• **Exercise tasks**:
A. From the patch review excerpt, print the part starting with "Why is not net/dsa" and going on through "insertions(+), 31 deletions(-)".
B. Answer each question from the patch review excerpt:
(i) Which directory does the opening sentence ask about not being included in the change?
(ii) How many insertions and how many deletions does the summary report?
(iii) Which function is named in the hunk header for dpaa2-switch.c?

• **Supplied passage**:
○ ○ ○
Why is not net/dsa included in this change?

>  include/linux/if_bridge.h                     | 16 ++++
>  net/bridge/br_if.c                            | 11 +--
>  net/bridge/br_private.h                       |  8 +-
>  net/bridge/br_switchdev.c                     | 94 ++++++++++++++++---
>  11 files changed, 138 insertions(+), 31 deletions(-)
>
> diff --git a/drivers/net/ethernet/freescale/dpaa2/dpaa2-switch.c b/drivers/net/ethernet/freescale/dpaa2/dpaa2-switch.c
> index 2fd05dd18d46..f20556178e33 100644
> --- a/drivers/net/ethernet/freescale/dpaa2/dpaa2-switch.c
> +++ b/drivers/net/ethernet/freescale/dpaa2/dpaa2-switch.c
> @@ -1518,7 +1518,7 @@ static int dpaa2_switch_port_bridge_join(struct net_device *netdev,
>  	if (err)
○ ○ ○
• **Information provided**:
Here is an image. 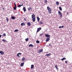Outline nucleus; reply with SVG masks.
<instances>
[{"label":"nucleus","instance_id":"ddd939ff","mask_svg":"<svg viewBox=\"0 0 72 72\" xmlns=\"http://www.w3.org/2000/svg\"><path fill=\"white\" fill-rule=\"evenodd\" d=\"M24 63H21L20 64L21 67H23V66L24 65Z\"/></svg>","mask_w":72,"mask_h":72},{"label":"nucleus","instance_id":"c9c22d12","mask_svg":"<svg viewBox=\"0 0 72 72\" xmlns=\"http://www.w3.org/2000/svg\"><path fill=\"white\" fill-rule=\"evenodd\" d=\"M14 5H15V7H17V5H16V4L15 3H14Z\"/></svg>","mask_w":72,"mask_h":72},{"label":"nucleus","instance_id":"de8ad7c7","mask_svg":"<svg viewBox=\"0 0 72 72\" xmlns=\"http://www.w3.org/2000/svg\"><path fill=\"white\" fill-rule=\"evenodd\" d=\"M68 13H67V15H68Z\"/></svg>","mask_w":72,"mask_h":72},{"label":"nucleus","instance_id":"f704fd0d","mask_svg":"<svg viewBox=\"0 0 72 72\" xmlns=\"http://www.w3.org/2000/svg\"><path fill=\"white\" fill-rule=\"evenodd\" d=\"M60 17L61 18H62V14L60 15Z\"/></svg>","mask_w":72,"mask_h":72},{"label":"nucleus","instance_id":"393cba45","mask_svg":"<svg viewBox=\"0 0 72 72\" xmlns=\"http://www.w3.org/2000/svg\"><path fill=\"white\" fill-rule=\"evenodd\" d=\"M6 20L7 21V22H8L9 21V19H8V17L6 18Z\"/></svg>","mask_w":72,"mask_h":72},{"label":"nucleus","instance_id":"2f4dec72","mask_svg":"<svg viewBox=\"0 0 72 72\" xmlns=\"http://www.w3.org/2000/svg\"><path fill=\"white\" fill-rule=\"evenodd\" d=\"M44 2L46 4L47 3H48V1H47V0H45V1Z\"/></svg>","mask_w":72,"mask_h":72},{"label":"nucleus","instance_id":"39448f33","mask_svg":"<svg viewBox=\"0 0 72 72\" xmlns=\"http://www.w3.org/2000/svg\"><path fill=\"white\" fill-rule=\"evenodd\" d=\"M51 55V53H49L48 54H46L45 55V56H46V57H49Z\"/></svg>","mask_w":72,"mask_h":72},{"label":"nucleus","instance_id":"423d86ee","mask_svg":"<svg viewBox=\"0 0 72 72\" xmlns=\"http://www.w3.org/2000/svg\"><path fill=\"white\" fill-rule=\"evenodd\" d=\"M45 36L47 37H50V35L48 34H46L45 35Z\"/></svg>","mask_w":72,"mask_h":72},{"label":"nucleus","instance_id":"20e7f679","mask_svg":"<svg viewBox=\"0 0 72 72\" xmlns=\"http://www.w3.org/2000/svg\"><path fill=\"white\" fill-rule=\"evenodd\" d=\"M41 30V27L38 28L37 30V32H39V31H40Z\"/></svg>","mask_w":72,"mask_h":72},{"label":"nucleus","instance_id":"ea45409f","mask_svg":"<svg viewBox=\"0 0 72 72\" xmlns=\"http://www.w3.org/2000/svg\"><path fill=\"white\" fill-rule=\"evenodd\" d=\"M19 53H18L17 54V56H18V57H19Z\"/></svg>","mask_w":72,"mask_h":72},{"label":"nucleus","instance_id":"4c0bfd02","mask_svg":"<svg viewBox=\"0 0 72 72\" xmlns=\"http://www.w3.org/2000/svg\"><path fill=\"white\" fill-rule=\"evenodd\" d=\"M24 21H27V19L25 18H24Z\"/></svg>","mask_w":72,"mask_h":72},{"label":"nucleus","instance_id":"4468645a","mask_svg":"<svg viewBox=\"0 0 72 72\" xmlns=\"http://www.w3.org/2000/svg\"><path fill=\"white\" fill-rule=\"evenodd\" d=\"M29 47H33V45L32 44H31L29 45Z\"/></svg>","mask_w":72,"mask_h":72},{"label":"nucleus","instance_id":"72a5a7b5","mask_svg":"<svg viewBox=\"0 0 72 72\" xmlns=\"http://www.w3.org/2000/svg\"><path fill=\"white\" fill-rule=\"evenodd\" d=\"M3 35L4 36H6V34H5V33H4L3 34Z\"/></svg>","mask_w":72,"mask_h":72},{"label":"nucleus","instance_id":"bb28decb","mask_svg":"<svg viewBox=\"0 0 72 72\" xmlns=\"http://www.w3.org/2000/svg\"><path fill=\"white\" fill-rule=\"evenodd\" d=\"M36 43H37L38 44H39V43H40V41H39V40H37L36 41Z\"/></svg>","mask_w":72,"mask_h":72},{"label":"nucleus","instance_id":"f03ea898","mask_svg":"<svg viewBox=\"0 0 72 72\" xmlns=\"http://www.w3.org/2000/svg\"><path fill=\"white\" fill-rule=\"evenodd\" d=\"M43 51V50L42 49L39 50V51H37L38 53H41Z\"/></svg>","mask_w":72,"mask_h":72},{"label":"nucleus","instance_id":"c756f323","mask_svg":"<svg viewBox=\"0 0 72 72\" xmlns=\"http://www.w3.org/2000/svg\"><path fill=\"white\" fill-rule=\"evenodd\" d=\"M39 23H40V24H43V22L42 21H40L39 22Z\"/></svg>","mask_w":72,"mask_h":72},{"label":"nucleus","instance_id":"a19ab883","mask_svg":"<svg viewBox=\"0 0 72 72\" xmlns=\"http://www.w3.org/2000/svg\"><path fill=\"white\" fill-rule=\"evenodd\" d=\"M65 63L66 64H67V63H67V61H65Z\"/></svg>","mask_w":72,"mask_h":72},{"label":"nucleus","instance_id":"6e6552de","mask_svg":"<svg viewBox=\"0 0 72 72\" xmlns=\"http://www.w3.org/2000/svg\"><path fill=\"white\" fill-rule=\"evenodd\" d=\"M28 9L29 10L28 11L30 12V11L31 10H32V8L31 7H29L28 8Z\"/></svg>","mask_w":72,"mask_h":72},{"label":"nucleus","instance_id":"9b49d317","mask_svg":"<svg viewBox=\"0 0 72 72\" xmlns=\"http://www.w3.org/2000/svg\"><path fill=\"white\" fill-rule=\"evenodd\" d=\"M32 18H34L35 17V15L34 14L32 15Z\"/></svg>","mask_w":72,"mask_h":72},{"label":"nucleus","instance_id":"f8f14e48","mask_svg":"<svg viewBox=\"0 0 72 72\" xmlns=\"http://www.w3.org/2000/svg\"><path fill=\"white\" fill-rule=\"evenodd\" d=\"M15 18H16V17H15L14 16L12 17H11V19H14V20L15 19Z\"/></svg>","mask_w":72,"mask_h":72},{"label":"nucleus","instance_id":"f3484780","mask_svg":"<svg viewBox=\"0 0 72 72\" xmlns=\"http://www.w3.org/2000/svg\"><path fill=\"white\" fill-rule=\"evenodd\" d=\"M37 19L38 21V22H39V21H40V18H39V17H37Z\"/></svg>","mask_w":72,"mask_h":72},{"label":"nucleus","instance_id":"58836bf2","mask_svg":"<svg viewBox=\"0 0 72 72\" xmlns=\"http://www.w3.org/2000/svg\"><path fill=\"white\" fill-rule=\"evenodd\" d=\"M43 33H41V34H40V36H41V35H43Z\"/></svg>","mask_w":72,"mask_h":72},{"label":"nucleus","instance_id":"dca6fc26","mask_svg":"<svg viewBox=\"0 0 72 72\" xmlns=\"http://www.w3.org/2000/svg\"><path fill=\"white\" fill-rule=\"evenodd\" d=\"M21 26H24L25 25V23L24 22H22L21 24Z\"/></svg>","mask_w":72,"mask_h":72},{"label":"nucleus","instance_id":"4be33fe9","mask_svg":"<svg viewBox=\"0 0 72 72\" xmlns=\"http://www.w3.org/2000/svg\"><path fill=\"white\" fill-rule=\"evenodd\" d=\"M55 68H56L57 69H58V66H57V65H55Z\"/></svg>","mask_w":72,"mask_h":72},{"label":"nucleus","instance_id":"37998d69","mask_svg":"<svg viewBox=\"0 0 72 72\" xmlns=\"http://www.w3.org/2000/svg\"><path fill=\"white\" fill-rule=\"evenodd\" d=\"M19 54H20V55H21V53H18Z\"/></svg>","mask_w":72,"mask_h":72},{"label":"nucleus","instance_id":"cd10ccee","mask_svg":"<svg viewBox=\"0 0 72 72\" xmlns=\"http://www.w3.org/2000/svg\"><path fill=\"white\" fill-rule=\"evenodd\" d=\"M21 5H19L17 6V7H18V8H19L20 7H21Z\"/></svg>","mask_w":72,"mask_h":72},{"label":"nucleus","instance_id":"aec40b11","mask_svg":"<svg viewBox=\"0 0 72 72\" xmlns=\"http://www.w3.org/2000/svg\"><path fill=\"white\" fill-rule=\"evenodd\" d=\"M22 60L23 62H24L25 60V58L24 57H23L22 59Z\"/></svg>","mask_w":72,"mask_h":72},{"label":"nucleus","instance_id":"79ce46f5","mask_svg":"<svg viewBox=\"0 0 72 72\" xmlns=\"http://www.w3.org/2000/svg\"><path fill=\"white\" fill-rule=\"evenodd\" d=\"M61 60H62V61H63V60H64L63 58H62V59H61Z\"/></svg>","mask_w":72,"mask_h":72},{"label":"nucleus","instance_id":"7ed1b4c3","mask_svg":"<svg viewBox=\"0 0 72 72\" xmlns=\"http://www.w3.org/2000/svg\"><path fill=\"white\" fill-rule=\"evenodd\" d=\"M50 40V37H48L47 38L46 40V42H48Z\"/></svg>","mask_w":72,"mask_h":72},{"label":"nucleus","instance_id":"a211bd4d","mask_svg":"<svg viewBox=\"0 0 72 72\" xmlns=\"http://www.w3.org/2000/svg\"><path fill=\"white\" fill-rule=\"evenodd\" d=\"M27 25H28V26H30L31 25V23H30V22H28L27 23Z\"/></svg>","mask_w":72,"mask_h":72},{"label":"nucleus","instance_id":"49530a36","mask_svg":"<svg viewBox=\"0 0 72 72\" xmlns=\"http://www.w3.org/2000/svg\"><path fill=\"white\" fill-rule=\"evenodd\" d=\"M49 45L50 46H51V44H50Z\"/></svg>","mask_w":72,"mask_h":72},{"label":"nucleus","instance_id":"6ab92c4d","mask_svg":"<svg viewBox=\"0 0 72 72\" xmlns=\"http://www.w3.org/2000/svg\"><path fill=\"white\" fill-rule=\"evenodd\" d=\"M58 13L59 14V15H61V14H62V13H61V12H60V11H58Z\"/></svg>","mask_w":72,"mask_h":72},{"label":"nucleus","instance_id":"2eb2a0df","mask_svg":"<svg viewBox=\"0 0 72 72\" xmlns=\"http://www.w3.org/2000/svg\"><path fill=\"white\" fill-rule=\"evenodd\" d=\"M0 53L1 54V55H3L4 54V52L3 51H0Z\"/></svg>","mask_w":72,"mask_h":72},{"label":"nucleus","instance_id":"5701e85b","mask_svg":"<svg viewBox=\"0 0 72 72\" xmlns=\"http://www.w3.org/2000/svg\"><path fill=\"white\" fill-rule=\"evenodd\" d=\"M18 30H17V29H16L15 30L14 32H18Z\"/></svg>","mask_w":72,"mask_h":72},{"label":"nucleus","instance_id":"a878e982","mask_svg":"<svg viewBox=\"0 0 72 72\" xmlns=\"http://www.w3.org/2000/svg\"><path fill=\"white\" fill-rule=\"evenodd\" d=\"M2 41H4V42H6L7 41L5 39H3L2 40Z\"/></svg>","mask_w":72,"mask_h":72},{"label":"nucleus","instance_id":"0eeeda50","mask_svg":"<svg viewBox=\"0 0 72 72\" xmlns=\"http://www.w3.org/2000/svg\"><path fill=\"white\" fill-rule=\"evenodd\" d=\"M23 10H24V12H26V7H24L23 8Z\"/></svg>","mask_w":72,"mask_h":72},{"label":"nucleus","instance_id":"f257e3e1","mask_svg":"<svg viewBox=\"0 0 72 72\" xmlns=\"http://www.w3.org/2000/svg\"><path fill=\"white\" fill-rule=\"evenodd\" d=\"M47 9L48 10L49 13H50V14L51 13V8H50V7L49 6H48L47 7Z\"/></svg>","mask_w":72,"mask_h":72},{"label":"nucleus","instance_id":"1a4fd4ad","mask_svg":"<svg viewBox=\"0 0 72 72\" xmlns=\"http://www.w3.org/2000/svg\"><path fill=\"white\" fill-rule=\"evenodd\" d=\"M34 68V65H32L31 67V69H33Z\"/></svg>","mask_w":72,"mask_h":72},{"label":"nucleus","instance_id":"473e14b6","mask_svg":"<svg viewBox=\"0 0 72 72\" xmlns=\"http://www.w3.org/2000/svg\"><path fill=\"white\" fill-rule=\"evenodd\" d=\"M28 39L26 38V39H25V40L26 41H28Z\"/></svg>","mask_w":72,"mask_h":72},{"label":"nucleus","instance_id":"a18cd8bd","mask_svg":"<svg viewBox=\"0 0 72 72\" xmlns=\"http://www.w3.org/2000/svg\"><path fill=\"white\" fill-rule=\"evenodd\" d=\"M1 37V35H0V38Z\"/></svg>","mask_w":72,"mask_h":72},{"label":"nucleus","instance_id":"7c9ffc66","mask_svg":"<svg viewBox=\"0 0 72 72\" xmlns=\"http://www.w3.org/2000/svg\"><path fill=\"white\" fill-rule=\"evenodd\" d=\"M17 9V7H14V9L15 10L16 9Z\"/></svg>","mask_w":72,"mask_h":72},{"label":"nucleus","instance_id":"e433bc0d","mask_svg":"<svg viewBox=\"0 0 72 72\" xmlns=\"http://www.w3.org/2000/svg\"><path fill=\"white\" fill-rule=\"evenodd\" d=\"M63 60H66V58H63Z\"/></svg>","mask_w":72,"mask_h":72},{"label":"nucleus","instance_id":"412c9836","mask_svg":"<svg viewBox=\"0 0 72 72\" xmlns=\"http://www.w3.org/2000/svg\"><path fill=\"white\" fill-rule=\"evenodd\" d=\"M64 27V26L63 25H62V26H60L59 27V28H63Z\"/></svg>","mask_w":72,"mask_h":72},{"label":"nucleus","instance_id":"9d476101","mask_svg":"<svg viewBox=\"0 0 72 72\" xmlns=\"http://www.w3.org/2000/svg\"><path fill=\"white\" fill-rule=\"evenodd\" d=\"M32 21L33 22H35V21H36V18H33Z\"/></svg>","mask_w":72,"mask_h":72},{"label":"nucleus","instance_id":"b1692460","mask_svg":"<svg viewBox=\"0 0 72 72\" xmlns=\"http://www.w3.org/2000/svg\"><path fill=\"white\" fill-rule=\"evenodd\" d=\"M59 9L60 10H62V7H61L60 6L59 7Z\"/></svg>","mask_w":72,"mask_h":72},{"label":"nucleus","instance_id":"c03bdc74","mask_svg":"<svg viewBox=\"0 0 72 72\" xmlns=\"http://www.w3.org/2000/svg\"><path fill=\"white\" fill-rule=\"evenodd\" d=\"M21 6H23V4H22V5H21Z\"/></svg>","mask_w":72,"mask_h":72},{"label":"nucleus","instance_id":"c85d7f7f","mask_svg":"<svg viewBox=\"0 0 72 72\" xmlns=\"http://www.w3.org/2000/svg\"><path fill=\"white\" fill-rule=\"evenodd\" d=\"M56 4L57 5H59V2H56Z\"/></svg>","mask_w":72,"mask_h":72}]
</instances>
○ ○ ○
• **Answers to the problems**:
A.
Why is not net/dsa included in this change?

>  include/linux/if_bridge.h                     | 16 ++++
>  net/bridge/br_if.c                            | 11 +--
>  net/bridge/br_private.h                       |  8 +-
>  net/bridge/br_switchdev.c                     | 94 ++++++++++++++++---
>  11 files changed, 138 insertions(+), 31 deletions(-)

B.
(i) net/dsa
(ii) 138 insertions and 31 deletions
(iii) dpaa2_switch_port_bridge_join